Gayatri Mantra

Swami Satyananda Saraswati

The literal meaning of Gayatri is ‘that which frees the senses’. The literal meaning of Gayatri is not a goddess, not an angel, not a lady or God. The literal meaning of Gayatri is ‘that which liberates or makes the senses free’. You know the senses: the eyes, the nose, the tongue, the ears, the skin. These are the sense organs.

There are ten senses, five responsible for karma or action, five responsible for feeling, knowledge. Using the feet, you walk, using the hands you do so many things. These are called karmendriyas. Karmendriyas means the senses through which you are able to make movements and work. Then there are five jnanendriyas, the senses of knowledge, through which you know. Through the eyes you know form, through the nose you know smell, through the ears you know sounds, through the skin you know touch, and through the tongue you know taste. These are the five jnanendriyas. These ten indriyas must be made free from their respective experiences and duties. You can achieve that through the Gayatri mantra.

The mantra occurs in an ancient book called the Rig Veda. This is considered to be the most ancient book in the library of mankind. This book has been studied by many great scholars – Max Müller, Will Durant, Wilson, Griffith, Brunton and many others have done a lot of study on the Rig Veda and on the history of ancient civilizations. Within the Rig Veda is the Gayatri mantra, which contains 24 syllables:

Om bhur bhuvah svaha tat savitur varenyam Bhargo devasya dhimahe dhiyo yo naha prachodayat

There is a special way of chanting this. Many people who have studied the Vedas say that this mantra should be chanted, not just mentally repeated as you do with your mantra. This mantra is intended for chanting.

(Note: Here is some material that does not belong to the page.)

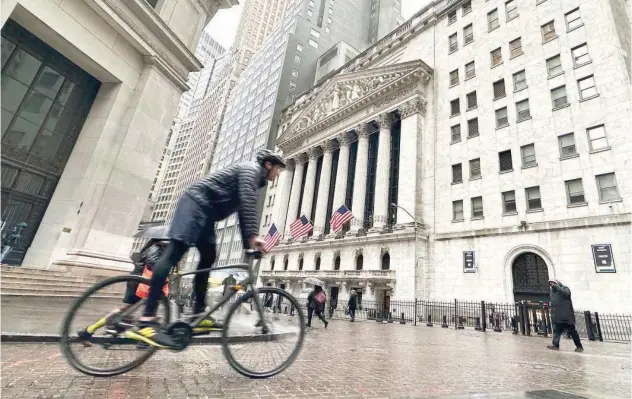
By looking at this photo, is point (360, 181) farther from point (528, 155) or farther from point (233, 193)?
point (233, 193)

Usually mantras do not have a meaning at all; they are considered to be the creators and transmitters of vibrations, energy vibrations or sound frequencies. This mantra has meaning, and its meaning is that consciousness is realized or consciousness exists on three planes: the physical plane, the astral plane and the causal plane. Consciousness exists and survives on all the three planes, and it is more real on the higher plane than on the inferior plane. That is to say, your consciousness is more powerful on the astral plane than it is on the physical plane, and it is more powerful on the causal plane than on the astral plane.

Consciousness is like the sun, which rises from the east in the early morning. Before sunrise, there is darkness every- where. Although the stars are shining, twinkling, and the sky is beautiful, there is total darkness everywhere. You cannot decipher the figures of men, women, animals, trees and objects. You know they are there but you cannot see them. As dawn comes, you can see the beams of the sun flashing through on the eastern horizon, and you can acquire the knowledge and experience of the objects that are there and which you could not see. When the sun rises, everything is clear.

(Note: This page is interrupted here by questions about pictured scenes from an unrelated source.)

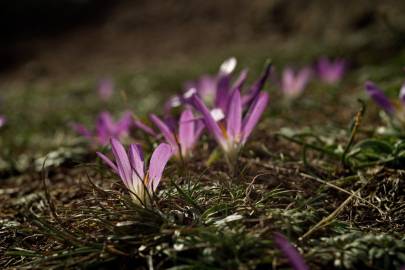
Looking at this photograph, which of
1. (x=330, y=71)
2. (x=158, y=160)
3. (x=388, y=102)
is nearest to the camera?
(x=158, y=160)

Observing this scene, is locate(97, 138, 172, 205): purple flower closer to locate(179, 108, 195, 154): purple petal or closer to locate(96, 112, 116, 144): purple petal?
locate(179, 108, 195, 154): purple petal

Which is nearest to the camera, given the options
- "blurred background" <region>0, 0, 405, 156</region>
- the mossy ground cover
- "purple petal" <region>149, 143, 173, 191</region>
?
the mossy ground cover

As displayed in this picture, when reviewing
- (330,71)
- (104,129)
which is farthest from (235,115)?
(330,71)

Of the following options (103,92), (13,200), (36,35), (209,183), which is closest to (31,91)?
(103,92)

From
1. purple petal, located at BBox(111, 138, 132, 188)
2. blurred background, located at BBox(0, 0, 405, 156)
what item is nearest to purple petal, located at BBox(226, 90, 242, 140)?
purple petal, located at BBox(111, 138, 132, 188)

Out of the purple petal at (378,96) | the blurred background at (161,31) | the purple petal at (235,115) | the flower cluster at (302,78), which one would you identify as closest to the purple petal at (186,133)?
the purple petal at (235,115)

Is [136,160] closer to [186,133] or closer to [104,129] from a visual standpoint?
[186,133]

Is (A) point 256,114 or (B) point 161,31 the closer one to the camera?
(A) point 256,114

The Gayatri mantra is like the rising sun on the horizon of man’s consciousness, illuminating not only the external world, but also the inner world. Our inner world has many beautiful things but we do not know them, we cannot see them. We have knowledge about them because we read the books of scholars, but we do not really see them. We cannot see them unless there is light there. The Gayatri mantra flashes the light on the different realms of your consciousness and makes you realize that things do not merely exist on the external plane, this plane; they also exist on the intermediate plane and the internal or higher plane as well. This is the meaning of the Gayatri mantra.

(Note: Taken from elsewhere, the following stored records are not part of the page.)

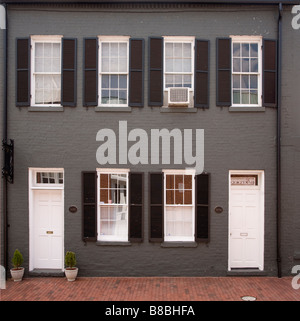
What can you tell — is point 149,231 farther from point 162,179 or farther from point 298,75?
point 298,75

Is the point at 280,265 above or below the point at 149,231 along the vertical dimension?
below

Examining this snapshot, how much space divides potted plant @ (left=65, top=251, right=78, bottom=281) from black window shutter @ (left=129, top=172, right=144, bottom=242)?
62.8 inches

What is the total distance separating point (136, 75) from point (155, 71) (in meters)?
0.53

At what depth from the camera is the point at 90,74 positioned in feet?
29.0

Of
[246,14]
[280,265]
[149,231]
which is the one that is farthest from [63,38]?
[280,265]

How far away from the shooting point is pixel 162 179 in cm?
884

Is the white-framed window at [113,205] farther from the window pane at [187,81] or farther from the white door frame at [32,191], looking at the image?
the window pane at [187,81]

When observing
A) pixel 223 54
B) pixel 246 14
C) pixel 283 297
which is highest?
pixel 246 14

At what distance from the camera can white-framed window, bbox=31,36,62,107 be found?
9008 millimetres

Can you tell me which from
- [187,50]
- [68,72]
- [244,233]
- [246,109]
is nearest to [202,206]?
[244,233]

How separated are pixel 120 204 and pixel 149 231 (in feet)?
3.59

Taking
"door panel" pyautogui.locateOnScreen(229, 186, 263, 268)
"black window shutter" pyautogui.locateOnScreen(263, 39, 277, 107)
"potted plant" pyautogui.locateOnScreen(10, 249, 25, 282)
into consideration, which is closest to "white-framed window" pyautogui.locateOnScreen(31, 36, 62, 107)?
"potted plant" pyautogui.locateOnScreen(10, 249, 25, 282)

In India, amongst Hindus, the Gayatri mantra was tradition- ally ordained to a child at the age of seven or eight. Even now it is done, but now most of our children are western-minded. They follow this ritual because Hindu people are very strict people, but they do not care as they do not really know what it is. In the last ten or fifteen years, I have been telling them the effects and the positive benefits of the Gayatri mantra on their hormones, on their body and mind, on their character, their faculties and memory, and children have started taking it up.

At the age of seven or eight, Indian children used to be initiated into the Gayatri mantra, and side by side with the Gayatri mantra, they were taught pranayama. This was important. The pranayama was nadi shodhana and they were taught to practise Gayatri with this pranayama. You inhale for the duration of one Gayatri, repeating it mentally. You stop for one Gayatri. You exhale for two Gayatris. Then you retain for one Gayatri. Meditation will take place at once. Pranayama combined with Gayatri mantra becomes a very powerful tool to transform the qualities of the mind.